First, let us change the directory to the `model`.

In [1]:
import os
os.chdir('../model')
os.getcwd()

'D:\\MultiLabel\\straSplit\\src\\model'

Also, load the following modules to run the algorithms introduced in this notebook.

In [2]:
import pickle as pkl
import pandas as pd
from IPython.display import HTML, display

## load utilities
from utils import DATASET_PATH,RESULT_PATH, data_properties
from utils import check_type, custom_shuffle, data_properties, LabelBinarizer

## load modules
from naive2split import NaiveStratification
from iterative2split import IterativeStratification
from extreme2split import ExtremeStratification
from plssvd2split import ClusterStratification
from eigencluster2split import ClusteringEigenStratification
from comm2split import CommunityStratification
from enhance2split import LabelEnhancementStratification
from active2split import ActiveStratification

## multi-label model
from skmultilearn.problem_transform import ClassifierChain
from sklearn.svm import SVC

## evaluation metrics
from sklearn.metrics import f1_score

## Set dataframe to maxwidth
pd.set_option('display.max_columns', None)  # or 1000
pd.set_option('display.max_rows', None)  # or 1000
pd.set_option('display.max_colwidth', None)  # or 199

Make sure that to ensure that **DATASET_PATH** (dataset folder) and **RESULT_PATH** (results folder, such as dataset properties) are non-empty and set appropriately in the [utils.py](utils.py) module.
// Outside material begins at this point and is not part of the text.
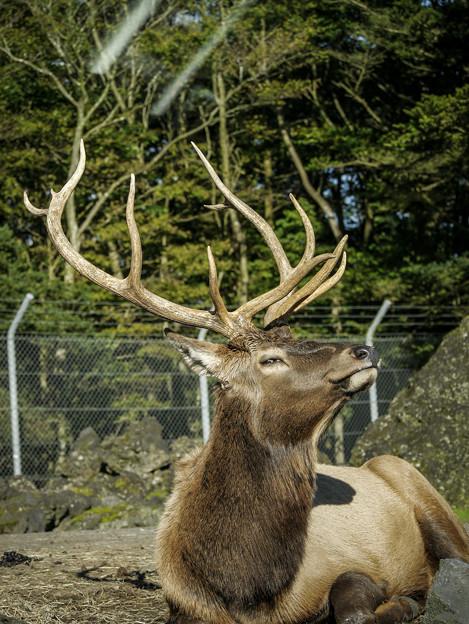薄ら笑いを浮かべる鹿(爆)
Now, let us assign values to the following arguments:

In [3]:
split_type = "extreme"
split_size = 0.80
num_epochs = 50
num_jobs = 2
use_solver = False

where `use_solver` is only applicable in the context of `active2split` module. This argument suggests whether to utilize the sklearn based optimization algorithm ([SGDClassifier](https://scikit-learn.org/stable/modules/generated/sklearn.linear_model.SGDClassifier.html)) or the custom build optimization algorithm. split_type takes only: `extreme"`, `"iterative"`, and `"naive"` while `split_size` represents the proportion of the dataset to include in training set.

Let us use the well-known "birds" multi-label data. The data is comprised of 351 examples with $\mathbb{R}^{260}$ dimension each and 19 distinct classes.

In [4]:
dsname="birds"
X_name = dsname + "_X.pkl"
y_name = dsname + "_y.pkl"
file_path = os.path.join(DATASET_PATH, y_name)
with open(file_path, mode="rb") as f_in:
    y = pkl.load(f_in)
    idx = list(set(y.nonzero()[0]))
    y = y[idx]

file_path = os.path.join(DATASET_PATH, X_name)
with open(file_path, mode="rb") as f_in:
    X = pkl.load(f_in)
    X = X[idx]

print("Size of the data: ", X.shape)
print("Label size of the data: ", y.shape[1])

Size of the data:  (351, 260)
Label size of the data:  19


Using the above data and configuration arguments, we will show some interesting outcomes using each splitting strategies.

We also define a multi-label model in order to validated the resulted splits. Here, we choose the well-known `Classifier Chains`([paper](https://link.springer.com/chapter/10.1007/978-3-642-04174-7_17)) method that follows chaining method to constructing a seuence of classfiers according to the Bayesian chain rule. This method is able to presevre label correlations while able to downscale computational complexity.

We apply the Classifier Chains multi-label classifier with a `SVC` base classifier which supports sparse input, as defined below:

In [5]:
model = ClassifierChain(classifier = SVC(), require_dense = [False, True])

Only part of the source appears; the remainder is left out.